— Start Record list —
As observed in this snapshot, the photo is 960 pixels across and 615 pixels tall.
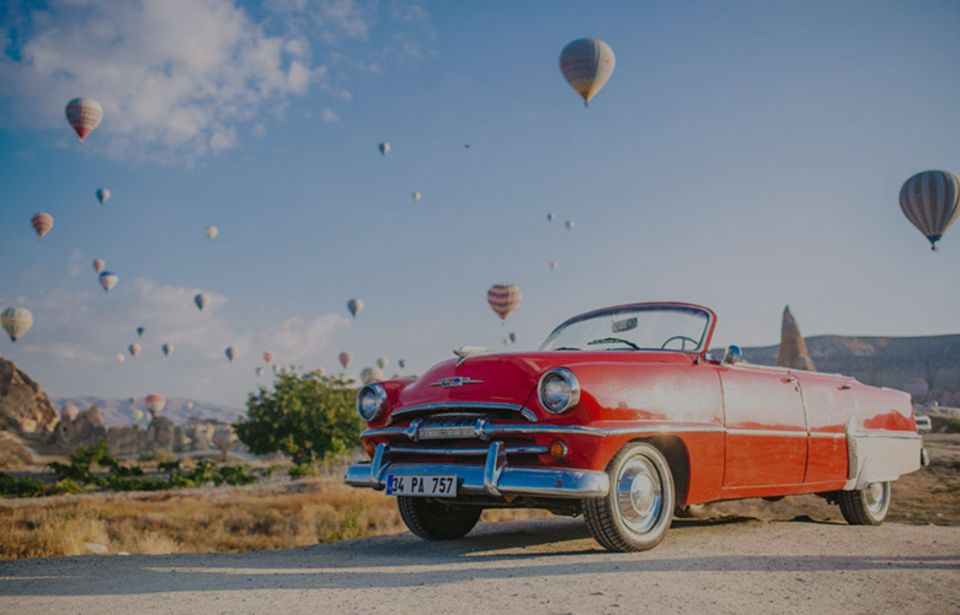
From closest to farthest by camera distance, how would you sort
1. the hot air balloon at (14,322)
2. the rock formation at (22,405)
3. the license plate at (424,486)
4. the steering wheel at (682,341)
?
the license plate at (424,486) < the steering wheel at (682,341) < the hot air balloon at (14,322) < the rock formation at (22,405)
— End Record list —
— Start Record list —
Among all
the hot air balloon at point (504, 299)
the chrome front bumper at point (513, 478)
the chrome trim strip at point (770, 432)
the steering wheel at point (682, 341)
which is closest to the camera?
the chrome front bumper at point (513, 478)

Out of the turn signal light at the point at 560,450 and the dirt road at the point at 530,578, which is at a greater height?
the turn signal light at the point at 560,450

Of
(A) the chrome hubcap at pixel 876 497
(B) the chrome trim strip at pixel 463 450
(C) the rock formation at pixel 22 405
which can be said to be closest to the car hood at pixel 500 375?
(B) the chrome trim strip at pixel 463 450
— End Record list —
> What you should do: Could you transcribe the entries word for word, starting at the line that contains "As observed in" and ending at the line that contains "the license plate at (424,486) <", and leave the pictures out of your copy?

> Result of this task:
As observed in this snapshot, the photo is 960 pixels across and 615 pixels tall.
From closest to farthest by camera distance, how would you sort
1. the hot air balloon at (14,322)
2. the rock formation at (22,405)
3. the license plate at (424,486)
4. the steering wheel at (682,341)
?
the license plate at (424,486) < the steering wheel at (682,341) < the hot air balloon at (14,322) < the rock formation at (22,405)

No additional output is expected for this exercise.